SUA TAREFA:
Reescreva o texto sobre o surrealismo de "Tal como propôs" até "sobre uma tela.", trocando "inconsciente" por "subconsciente".

TRECHO DO TEXTO:
##############################

Tal como propôs no manifesto de 1924, para Breton o verdadeiro valor da imagem reside naquilo que se arraiga no inconsciente, no território livre dos sonhos. ‘Se as profundezas de nosso espírito escondem estranhas forças capazes de aumentar as da superfície, ou contra elas lutar vitoriosamente, há todo interesse em captá-las primeiro para submetê-las depois, se for o caso, ao controle de nossa razão. Os próprios analistas só têm a ganhar com isso’.
Nas artes plásticas, esses métodos nunca fizeram muito sentido, e os artistas tiveram que usar drogas psicotrópicas ou ingerir grandes doses de álcool (em geral usaram ambos) para experimentar estados alternativos de consciência que produzissem neles alucinações, ou imagens, nunca antes figuradas por ninguém sobre uma tela.
Entretanto, só conseguiam
pintar efetivamente após o porre, ou terem cessado os efeitos das drogas. É
famosa a declaração a esse respeito de Max Ernst, já idoso, vivendo em sua
confortável casa no Arizona (NA), com a esposa, a também artista surrealista Dorothea
Tanning. A narrativa, no entanto (que é
parte da história do movimento), é a de
que faziam tudo sob os efeitos daqueles recursos exteriores, capazes de
induzi-los a liberar, de modo convulsivo, as forças do inconsciente.
Um ano antes da carta de Freud a Breton, em 1931, Salvador Dalí e René Magritte produziram obras que se tornaram verdadeiras cartas-emblemas das proposições do surrealismo na arte visual, mas que foram feitas seguindo rigorosamente as técnicas tradicionais da pintura histórica: ‘A Voz dos Ventos’ (La Voix des Airs), de Magritte, e ‘A Persistência da Memória’ (La Persistencia de la Memoria), de Dalí.
A pintura de Dalí também se
insere dentro de uma tradição histórica —e para ele são caros os exemplos de
Rafael, Vermeer, Velázquez e Zurbarán. O cinema também o interessou vivamente,
sendo famosa a sua parceria com Luis Buñuel no antológico ‘Um Cão Andaluz’, de 1929, mesmo ano
em que conheceu Gala Éluard (então esposa
de Paul Éluard), por quem se apaixonou, e
com quem se casou tempos depois.
Breton, contudo, quis bani-lo do movimento devido à simpatia e adesão de Dalí ao governo de Franco e ao fascismo, mas também à forma escandalosa com que se comportava, chamando mais a atenção para si do que para a sua atividade, como um artista engajado com as propostas do grupo.

##############################

DADOS:
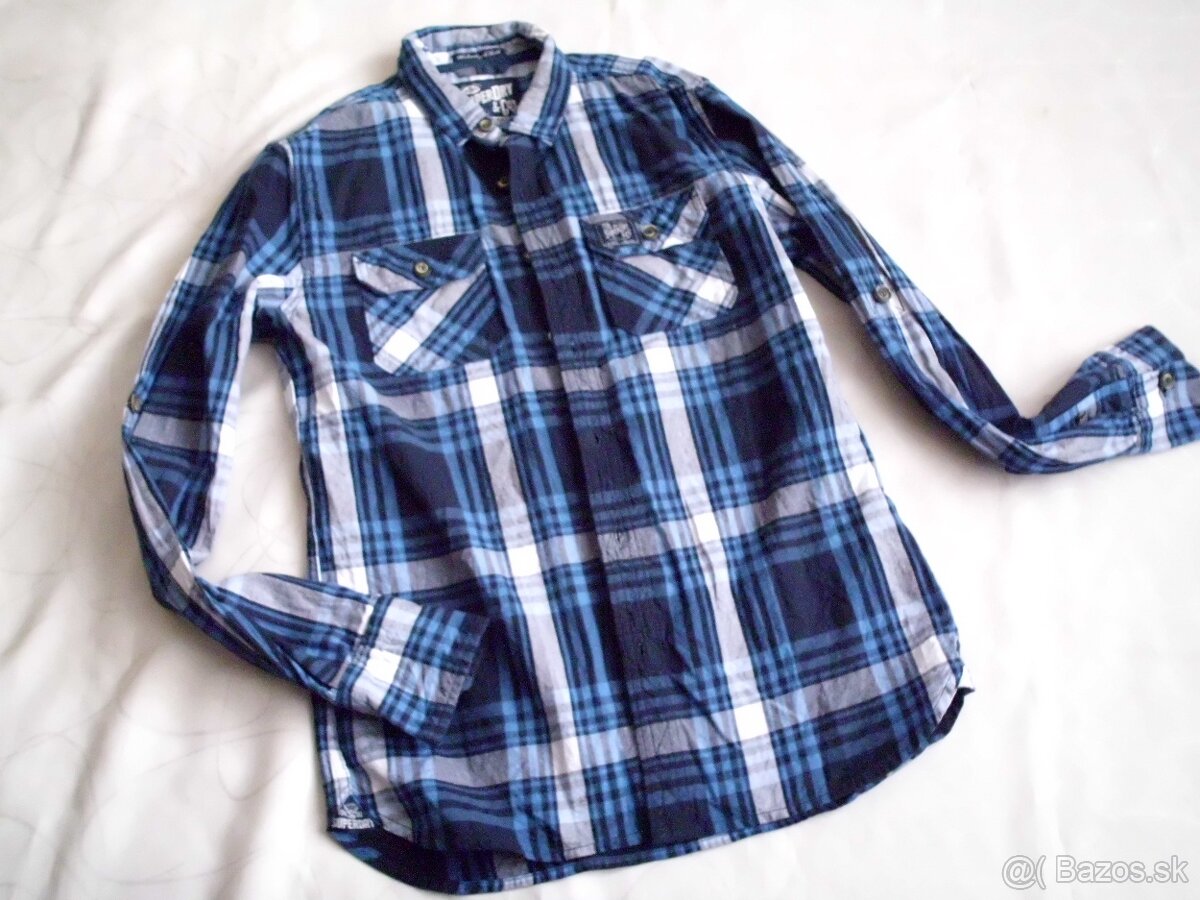 Superdry pánska slim košeľa roll up rukáv M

##############################

RESPOSTA:
Tal como propôs no manifesto de 1924, para Breton o verdadeiro valor da imagem reside naquilo que se arraiga no subconsciente, no território livre dos sonhos. ‘Se as profundezas de nosso espírito escondem estranhas forças capazes de aumentar as da superfície, ou contra elas lutar vitoriosamente, há todo interesse em captá-las primeiro para submetê-las depois, se for o caso, ao controle de nossa razão. Os próprios analistas só têm a ganhar com isso’.
Nas artes plásticas, esses métodos nunca fizeram muito sentido, e os artistas tiveram que usar drogas psicotrópicas ou ingerir grandes doses de álcool (em geral usaram ambos) para experimentar estados alternativos de consciência que produzissem neles alucinações, ou imagens, nunca antes figuradas por ninguém sobre uma tela.